For readers who are not accustomed to interpreting statistical output, the main take-away message here is that you get a better estimate of the intervention effect if the analysis uses a statistical adjustment that takes into account the pre-test scores.
T-tests, analysis of variance, and linear regression
See this blogpost for more details.
12.2.5 Linear mixed models (LMM) approach
Increasingly, reports of RCTs are using more sophisticated and flexible methods of analysis that can, for instance, cope with datasets that have missing data, or where distributions of scores are non-normal.
An advantage of the LMM approach is that it can be extended in many ways to give appropriate estimates of intervention effects in more complex trial designs - some of which are covered in Chapter 15 to Chapter 18). Disadvantages of this approach are that it is easy to make mistakes in specifying the model for analysis if you lack statistical expertise, and the output is harder for non-specialists to understand.
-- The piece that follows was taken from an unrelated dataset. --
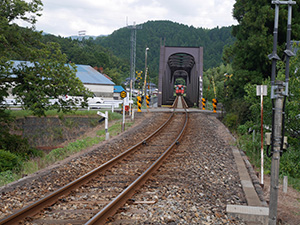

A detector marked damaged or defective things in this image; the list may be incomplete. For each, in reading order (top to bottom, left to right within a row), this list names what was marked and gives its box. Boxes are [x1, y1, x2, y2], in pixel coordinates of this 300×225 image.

rusty rail surface [0, 104, 188, 224]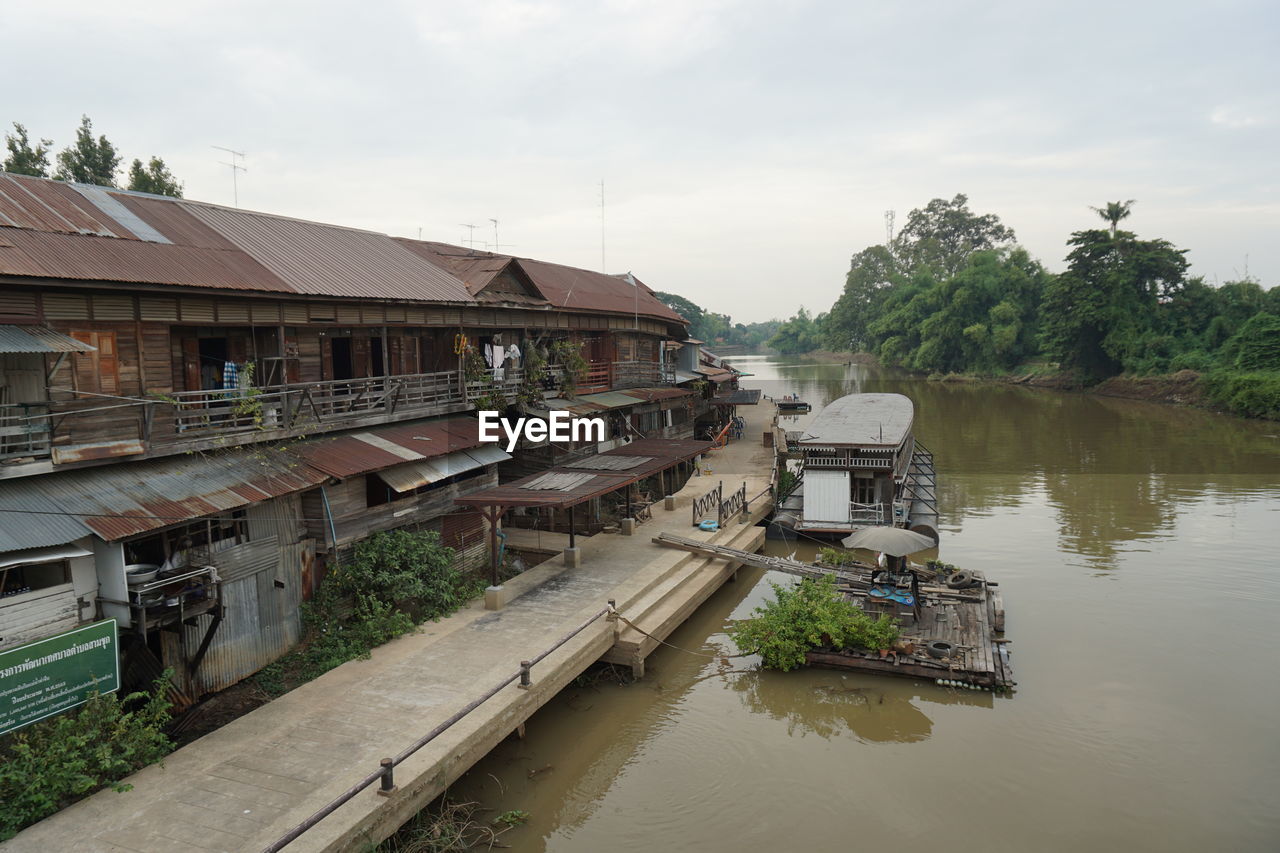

If you have a simple design, such as that illustrated in this chapter, with normally distributed data, a basic analysis of covariance is perfectly adequate (O’Connell et al., 2017).
Table 12.5 summarises the pros and cons of different analytic approaches.
Method | Features | Ease of understanding | Flexibility |
---|---|---|---|
t-test | Good power with 1-tailed test. Suboptimal control for baseline. Assumes normality. | High | Low |
ANOVA | With two-groups, equivalent to t-test, but two-tailed only. Can extend to more than two groups. | … | … |
Linear regression/ ANCOVA | Similar to ANOVA, but can adjust outcomes for covariates, including baseline. | … | … |
LMM | Flexible in cases with missing data, non-normal distributions. | Low | High |
12.3 Class exercise
Find an intervention study of interest and check whether the protocol was deposited in a repository before the study began. If so, check the analysis against the preregistration, cf. Goldacre et al. (2019). Note which analysis method was used to estimate the intervention effect.
Did the researchers provide enough information to give an idea of the effect size, or merely report p-values? Did the analysis method take into account baseline scores in an appropriate way?In Chapter 13 we consider drawbacks of the RCT design. Before you read that chapter, see if you can anticipate the issues that we consider in our evaluation.